This couple came into the pharmacy last week with a newborn baby. Now, I think it's safe to assume that they were the parents, and I swear the Dad looked about 15 years old.
Mom didn't look much older. I've got professional co-workers in their 30's who just had babies and are overwhelmed and exhausted. I can only imagine how these kids are feeling.
I also worked with a technician recently who I was meeting for the first time. She was telling me how she had been admitted to a very competitive college program a few years back, but didn't like it and dropped out. I'm not sure what happened in the interim, but today she has a school-age child and infant TWINS. She is a single mom, and drawing some state assistance.
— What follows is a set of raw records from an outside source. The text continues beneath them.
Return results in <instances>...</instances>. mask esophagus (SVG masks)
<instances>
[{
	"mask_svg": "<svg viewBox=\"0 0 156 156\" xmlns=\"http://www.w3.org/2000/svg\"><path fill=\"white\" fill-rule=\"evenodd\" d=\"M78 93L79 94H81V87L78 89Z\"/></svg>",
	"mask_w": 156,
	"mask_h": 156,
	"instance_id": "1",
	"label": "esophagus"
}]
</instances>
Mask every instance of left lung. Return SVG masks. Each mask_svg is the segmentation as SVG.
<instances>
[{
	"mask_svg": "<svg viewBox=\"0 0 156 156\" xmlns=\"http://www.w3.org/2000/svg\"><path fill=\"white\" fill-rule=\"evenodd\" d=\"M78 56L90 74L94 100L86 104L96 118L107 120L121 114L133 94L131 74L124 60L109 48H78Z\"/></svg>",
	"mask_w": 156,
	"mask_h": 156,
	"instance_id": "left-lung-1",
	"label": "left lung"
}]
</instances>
I'm sure the kids are all real cute, but I'm a practical person. I can't help but think of the struggles ahead for people like these. I can't quite figure out how people find themselves in these situations. Life can be messy, I know, but........??
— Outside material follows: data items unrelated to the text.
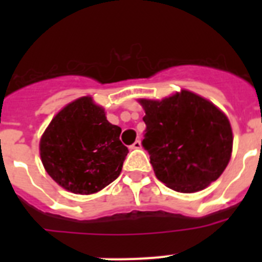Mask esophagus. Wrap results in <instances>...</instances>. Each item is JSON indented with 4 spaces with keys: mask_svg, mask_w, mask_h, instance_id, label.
<instances>
[{
    "mask_svg": "<svg viewBox=\"0 0 262 262\" xmlns=\"http://www.w3.org/2000/svg\"><path fill=\"white\" fill-rule=\"evenodd\" d=\"M129 148L131 149H140L142 148V143H140V140H136L133 145H129Z\"/></svg>",
    "mask_w": 262,
    "mask_h": 262,
    "instance_id": "esophagus-1",
    "label": "esophagus"
}]
</instances>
In my view, birth control is an essential part of public health (and public economic health, too). I get really irritated with old-guy politicians and other morally-superior folks who want to make birth control sound like merely an excuse for wild women everywhere to have promiscuous sex. And the issue of pharmacists who won't dispense birth control because of a moral objection has always exasperated me. I most certainly understand the differing views on dispensing something that interferes with an established pregnancy, but that's clearly not what we're talking about here.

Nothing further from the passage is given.